_WORK INSTRUCTIONS_
From the entries below, extract every line that includes the word "aljarida".

_MATERIAL PROVIDED_

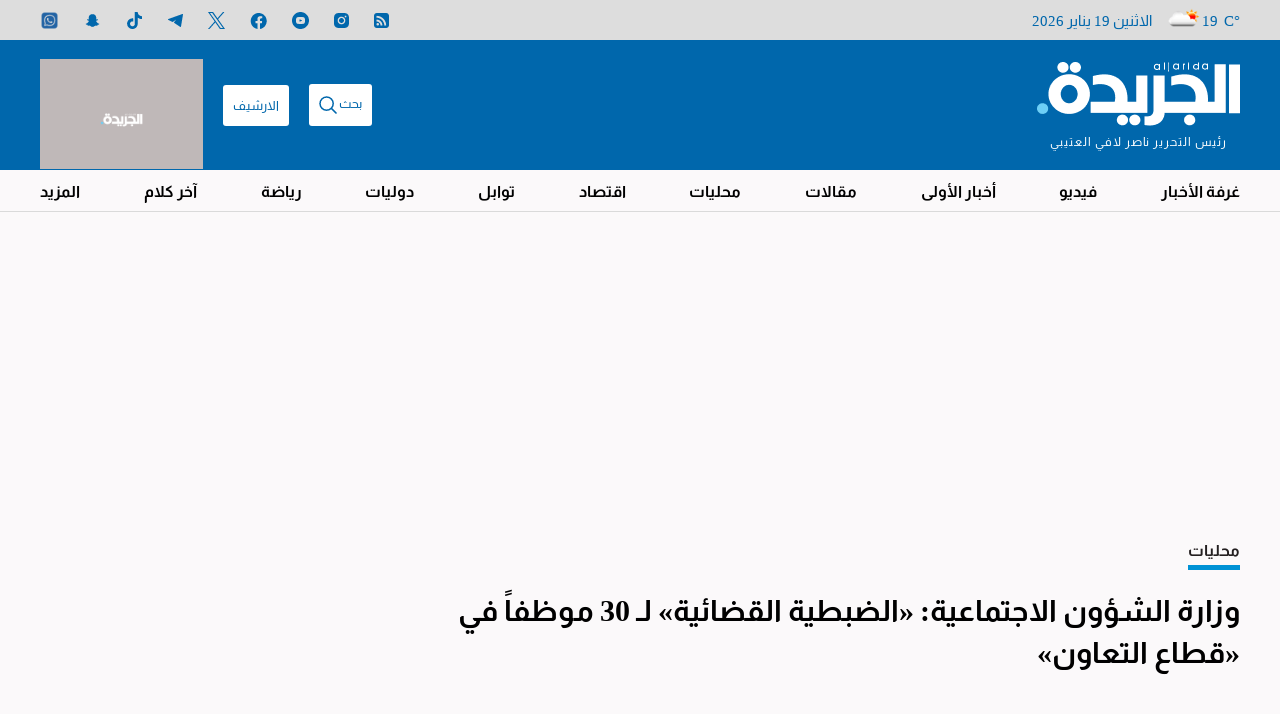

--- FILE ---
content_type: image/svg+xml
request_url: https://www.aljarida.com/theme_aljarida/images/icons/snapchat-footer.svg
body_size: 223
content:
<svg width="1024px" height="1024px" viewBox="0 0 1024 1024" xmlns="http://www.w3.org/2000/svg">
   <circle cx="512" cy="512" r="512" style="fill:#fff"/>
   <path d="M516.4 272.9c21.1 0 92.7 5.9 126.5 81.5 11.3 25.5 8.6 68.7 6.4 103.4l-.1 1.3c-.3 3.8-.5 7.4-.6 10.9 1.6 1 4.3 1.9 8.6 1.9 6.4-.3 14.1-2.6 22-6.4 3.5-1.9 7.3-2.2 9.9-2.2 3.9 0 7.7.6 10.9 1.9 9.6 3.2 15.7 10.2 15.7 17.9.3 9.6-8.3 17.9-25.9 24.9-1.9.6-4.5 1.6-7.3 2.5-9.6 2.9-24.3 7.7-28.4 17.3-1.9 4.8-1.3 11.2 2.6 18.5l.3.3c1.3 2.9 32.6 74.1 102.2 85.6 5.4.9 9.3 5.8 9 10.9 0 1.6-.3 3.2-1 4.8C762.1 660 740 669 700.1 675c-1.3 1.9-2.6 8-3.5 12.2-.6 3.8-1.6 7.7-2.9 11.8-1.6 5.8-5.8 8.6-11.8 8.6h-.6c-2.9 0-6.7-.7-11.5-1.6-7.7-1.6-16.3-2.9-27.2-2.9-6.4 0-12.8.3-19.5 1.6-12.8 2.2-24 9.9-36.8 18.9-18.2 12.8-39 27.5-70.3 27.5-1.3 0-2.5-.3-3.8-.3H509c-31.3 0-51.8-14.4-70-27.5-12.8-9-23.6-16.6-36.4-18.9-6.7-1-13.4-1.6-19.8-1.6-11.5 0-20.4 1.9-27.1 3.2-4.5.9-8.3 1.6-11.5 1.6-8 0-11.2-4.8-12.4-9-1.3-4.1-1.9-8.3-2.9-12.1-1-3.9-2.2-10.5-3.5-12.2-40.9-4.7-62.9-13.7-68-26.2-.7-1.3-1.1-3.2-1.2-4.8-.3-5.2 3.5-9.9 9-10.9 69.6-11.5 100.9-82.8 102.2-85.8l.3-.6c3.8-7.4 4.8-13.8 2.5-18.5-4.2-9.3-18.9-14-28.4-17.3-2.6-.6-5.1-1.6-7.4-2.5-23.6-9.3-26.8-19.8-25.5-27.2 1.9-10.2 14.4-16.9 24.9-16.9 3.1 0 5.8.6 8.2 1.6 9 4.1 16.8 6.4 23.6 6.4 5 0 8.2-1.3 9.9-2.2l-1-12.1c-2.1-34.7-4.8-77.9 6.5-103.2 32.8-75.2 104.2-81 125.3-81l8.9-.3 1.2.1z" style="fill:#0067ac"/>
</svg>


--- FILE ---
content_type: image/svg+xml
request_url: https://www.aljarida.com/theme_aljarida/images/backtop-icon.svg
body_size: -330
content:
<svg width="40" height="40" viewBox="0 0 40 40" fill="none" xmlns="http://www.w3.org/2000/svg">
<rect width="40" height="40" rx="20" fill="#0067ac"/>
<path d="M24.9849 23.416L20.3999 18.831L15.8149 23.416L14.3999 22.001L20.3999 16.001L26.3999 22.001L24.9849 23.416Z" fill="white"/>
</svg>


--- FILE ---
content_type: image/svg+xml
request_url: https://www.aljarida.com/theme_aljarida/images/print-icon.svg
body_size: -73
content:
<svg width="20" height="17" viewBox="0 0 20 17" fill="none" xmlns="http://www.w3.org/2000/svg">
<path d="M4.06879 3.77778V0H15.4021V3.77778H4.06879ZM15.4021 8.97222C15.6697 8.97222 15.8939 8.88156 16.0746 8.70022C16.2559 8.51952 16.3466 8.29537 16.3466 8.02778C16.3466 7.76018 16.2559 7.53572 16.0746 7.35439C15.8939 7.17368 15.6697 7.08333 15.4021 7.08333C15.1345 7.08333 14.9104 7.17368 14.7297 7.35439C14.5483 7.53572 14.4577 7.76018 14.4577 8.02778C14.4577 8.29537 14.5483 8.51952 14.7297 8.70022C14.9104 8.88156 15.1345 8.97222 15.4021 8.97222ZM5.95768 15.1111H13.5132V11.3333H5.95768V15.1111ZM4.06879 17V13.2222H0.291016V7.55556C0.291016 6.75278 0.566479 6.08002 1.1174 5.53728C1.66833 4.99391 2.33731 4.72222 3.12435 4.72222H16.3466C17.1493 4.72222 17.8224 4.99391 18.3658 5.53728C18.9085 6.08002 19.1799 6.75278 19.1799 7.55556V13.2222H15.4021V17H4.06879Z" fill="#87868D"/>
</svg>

* * *

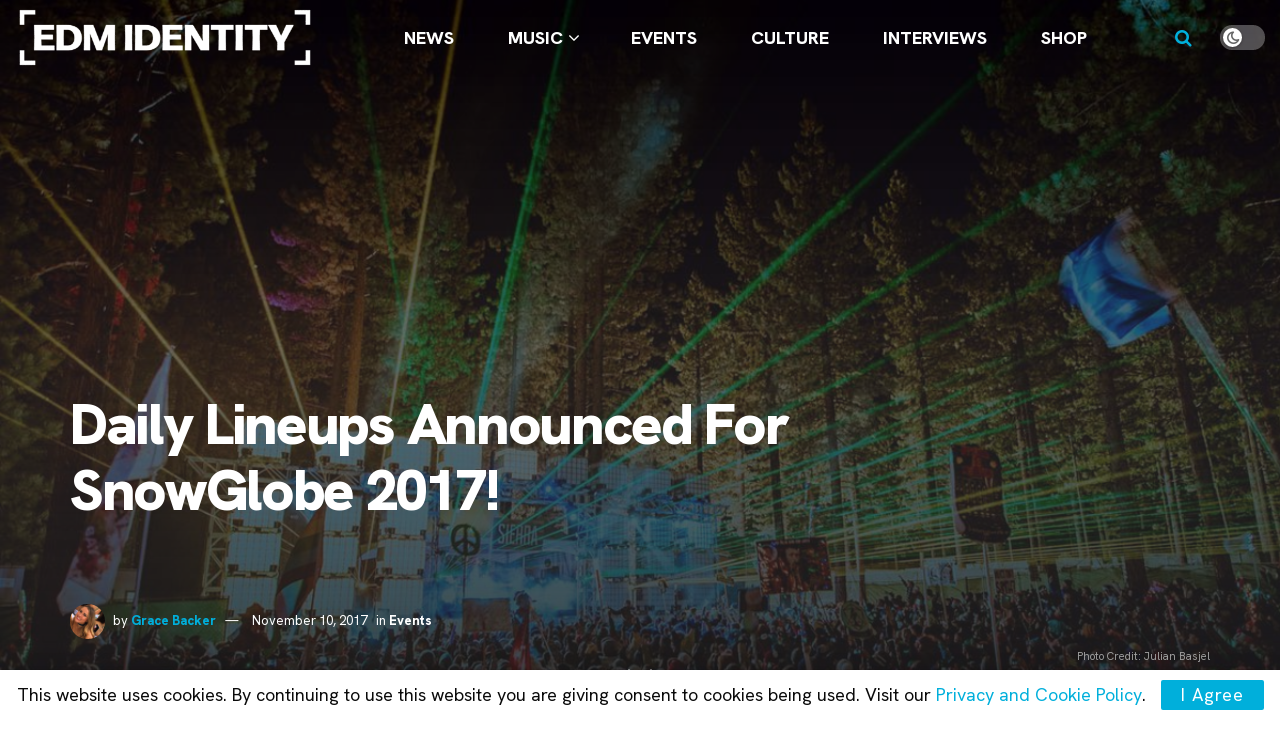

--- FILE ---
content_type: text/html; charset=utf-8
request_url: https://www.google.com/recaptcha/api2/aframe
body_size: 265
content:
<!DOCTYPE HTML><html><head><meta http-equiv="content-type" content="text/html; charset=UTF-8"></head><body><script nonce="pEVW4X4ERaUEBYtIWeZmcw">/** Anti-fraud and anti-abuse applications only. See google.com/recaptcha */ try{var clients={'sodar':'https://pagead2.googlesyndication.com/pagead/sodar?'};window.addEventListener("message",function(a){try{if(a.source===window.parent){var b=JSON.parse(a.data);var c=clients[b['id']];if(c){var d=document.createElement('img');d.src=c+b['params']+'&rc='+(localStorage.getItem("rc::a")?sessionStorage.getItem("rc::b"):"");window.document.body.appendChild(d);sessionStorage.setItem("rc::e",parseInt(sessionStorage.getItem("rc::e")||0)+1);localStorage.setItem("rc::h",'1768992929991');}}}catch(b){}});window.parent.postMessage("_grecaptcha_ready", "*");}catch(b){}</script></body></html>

_FINAL ANSWER_
request_url: https://www.aljarida.com/theme_aljarida/images/icons/snapchat-footer.svg
request_url: https://www.aljarida.com/theme_aljarida/images/backtop-icon.svg
request_url: https://www.aljarida.com/theme_aljarida/images/print-icon.svg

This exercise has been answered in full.